— start DATA PROVIDED —
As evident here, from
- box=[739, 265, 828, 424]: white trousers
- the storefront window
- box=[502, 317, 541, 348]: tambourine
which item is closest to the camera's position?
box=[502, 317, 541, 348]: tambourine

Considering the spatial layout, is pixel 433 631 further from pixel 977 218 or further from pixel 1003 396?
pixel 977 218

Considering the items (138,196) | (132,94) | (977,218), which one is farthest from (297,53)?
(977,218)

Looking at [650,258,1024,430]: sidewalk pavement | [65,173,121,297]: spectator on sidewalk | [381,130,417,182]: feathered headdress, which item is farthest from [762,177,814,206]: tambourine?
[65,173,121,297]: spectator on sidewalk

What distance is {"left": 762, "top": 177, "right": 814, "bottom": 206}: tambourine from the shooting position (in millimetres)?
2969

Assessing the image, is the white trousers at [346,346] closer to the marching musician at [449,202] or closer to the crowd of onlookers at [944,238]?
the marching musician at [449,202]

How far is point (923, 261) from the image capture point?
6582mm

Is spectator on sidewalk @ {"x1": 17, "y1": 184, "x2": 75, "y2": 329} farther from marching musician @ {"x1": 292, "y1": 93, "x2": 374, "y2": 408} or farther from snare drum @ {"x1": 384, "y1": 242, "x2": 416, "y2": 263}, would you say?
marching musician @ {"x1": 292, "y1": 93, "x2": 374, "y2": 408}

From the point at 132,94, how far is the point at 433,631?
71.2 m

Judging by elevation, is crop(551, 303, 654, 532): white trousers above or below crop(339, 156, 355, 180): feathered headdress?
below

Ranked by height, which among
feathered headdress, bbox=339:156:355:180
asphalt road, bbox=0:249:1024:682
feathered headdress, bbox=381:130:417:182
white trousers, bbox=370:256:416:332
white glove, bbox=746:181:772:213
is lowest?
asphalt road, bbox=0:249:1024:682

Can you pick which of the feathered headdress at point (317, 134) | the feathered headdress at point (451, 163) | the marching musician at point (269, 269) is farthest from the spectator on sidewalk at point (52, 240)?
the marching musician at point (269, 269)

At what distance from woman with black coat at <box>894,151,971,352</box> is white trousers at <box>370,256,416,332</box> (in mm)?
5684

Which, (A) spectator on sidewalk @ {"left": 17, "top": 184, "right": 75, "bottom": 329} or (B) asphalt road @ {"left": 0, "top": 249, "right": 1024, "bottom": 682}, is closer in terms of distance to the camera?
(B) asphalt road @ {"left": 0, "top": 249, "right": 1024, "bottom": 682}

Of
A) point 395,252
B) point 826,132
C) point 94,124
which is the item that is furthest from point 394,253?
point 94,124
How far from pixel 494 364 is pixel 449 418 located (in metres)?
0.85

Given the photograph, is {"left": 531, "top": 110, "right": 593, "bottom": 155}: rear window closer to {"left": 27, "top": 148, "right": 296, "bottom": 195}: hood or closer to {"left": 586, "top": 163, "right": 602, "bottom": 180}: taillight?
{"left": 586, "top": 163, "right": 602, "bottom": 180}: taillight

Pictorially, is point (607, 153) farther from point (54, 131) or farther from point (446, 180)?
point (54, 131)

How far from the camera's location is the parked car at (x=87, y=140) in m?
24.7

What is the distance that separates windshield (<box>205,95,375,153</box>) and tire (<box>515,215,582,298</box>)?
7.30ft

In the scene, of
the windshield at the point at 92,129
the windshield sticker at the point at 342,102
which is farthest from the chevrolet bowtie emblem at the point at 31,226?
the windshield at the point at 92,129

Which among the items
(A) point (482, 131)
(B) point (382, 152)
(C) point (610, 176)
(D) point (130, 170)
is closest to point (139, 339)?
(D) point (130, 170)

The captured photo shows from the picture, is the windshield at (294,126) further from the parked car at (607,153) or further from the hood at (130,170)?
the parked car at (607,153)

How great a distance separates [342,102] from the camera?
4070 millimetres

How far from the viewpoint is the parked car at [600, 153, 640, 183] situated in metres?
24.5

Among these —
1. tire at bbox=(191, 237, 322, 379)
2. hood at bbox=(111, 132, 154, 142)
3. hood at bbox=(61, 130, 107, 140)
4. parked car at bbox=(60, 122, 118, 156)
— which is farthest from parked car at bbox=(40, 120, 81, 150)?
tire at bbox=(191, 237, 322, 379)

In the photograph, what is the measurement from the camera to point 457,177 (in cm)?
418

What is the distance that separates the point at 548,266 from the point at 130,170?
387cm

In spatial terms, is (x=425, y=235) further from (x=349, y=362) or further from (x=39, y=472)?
— end DATA PROVIDED —
#### WRITTEN TASK
Copy out every one of these lines word for word.

#### THE COMPLETED TASK
As evident here, from
- box=[739, 265, 828, 424]: white trousers
- the storefront window
- box=[502, 317, 541, 348]: tambourine
which item is closest to the camera's position?
box=[502, 317, 541, 348]: tambourine

Considering the spatial layout, is pixel 433 631 further from pixel 977 218 or further from pixel 1003 396?
pixel 977 218

Considering the items (138,196) | (132,94) | (977,218), which one is farthest from (297,53)?
(977,218)

Looking at [650,258,1024,430]: sidewalk pavement | [65,173,121,297]: spectator on sidewalk | [381,130,417,182]: feathered headdress, which item is farthest from [762,177,814,206]: tambourine?
[65,173,121,297]: spectator on sidewalk

What distance is {"left": 762, "top": 177, "right": 814, "bottom": 206}: tambourine from the shooting position (in millimetres)?
2969

Assessing the image, is the white trousers at [346,346] closer to the marching musician at [449,202] or closer to the crowd of onlookers at [944,238]?
the marching musician at [449,202]

How far is point (923, 261) from the image capture point?
6582mm

Is spectator on sidewalk @ {"x1": 17, "y1": 184, "x2": 75, "y2": 329} farther from marching musician @ {"x1": 292, "y1": 93, "x2": 374, "y2": 408} or farther from snare drum @ {"x1": 384, "y1": 242, "x2": 416, "y2": 263}, would you say?
marching musician @ {"x1": 292, "y1": 93, "x2": 374, "y2": 408}

From the point at 132,94, how far is the point at 433,631?
71.2 m

Judging by elevation, is crop(551, 303, 654, 532): white trousers above or below crop(339, 156, 355, 180): feathered headdress?
below

Ranked by height, which among
feathered headdress, bbox=339:156:355:180
asphalt road, bbox=0:249:1024:682
feathered headdress, bbox=381:130:417:182
white trousers, bbox=370:256:416:332
white glove, bbox=746:181:772:213
is lowest?
asphalt road, bbox=0:249:1024:682

Can you pick which of the feathered headdress at point (317, 134) | the feathered headdress at point (451, 163) | the marching musician at point (269, 269) is farthest from the spectator on sidewalk at point (52, 240)?
the marching musician at point (269, 269)

At what distance from woman with black coat at <box>894,151,971,352</box> is white trousers at <box>370,256,416,332</box> (in mm)?
5684

Which, (A) spectator on sidewalk @ {"left": 17, "top": 184, "right": 75, "bottom": 329} or (B) asphalt road @ {"left": 0, "top": 249, "right": 1024, "bottom": 682}, is closer in terms of distance to the camera?
(B) asphalt road @ {"left": 0, "top": 249, "right": 1024, "bottom": 682}

Of
A) point 395,252
B) point 826,132
C) point 94,124
which is the item that is furthest from point 394,253?
point 94,124
How far from pixel 494 364 is pixel 449 418 located (in metres)?
0.85

Given the photograph, is {"left": 531, "top": 110, "right": 593, "bottom": 155}: rear window closer to {"left": 27, "top": 148, "right": 296, "bottom": 195}: hood or closer to {"left": 586, "top": 163, "right": 602, "bottom": 180}: taillight?
{"left": 586, "top": 163, "right": 602, "bottom": 180}: taillight

Pictorially, is point (607, 153) farther from point (54, 131) or farther from point (446, 180)?
point (54, 131)

How far from the camera's location is the parked car at (x=87, y=140) in m?
24.7

What is the distance that separates windshield (<box>205,95,375,153</box>) and tire (<box>515,215,582,298</box>)?
7.30ft

In the scene, of
the windshield at the point at 92,129
the windshield sticker at the point at 342,102
which is farthest from the chevrolet bowtie emblem at the point at 31,226?
the windshield at the point at 92,129

Which among the items
(A) point (482, 131)
(B) point (382, 152)
(C) point (610, 176)
(D) point (130, 170)
is closest to point (139, 339)?
(D) point (130, 170)

The captured photo shows from the picture, is the windshield at (294,126) further from the parked car at (607,153) or further from the hood at (130,170)?
the parked car at (607,153)

How great a distance separates [342,102] from the camera?
4070 millimetres

How far from the viewpoint is the parked car at [600, 153, 640, 183] situated in metres?
24.5

Among these —
1. tire at bbox=(191, 237, 322, 379)
2. hood at bbox=(111, 132, 154, 142)
3. hood at bbox=(61, 130, 107, 140)
4. parked car at bbox=(60, 122, 118, 156)
— which is farthest from parked car at bbox=(40, 120, 81, 150)?
tire at bbox=(191, 237, 322, 379)

In the photograph, what is the measurement from the camera to point 457,177 (in cm)?
418

What is the distance that separates the point at 548,266 from the point at 130,170?
387cm

In spatial terms, is (x=425, y=235) further from (x=349, y=362) or further from (x=39, y=472)?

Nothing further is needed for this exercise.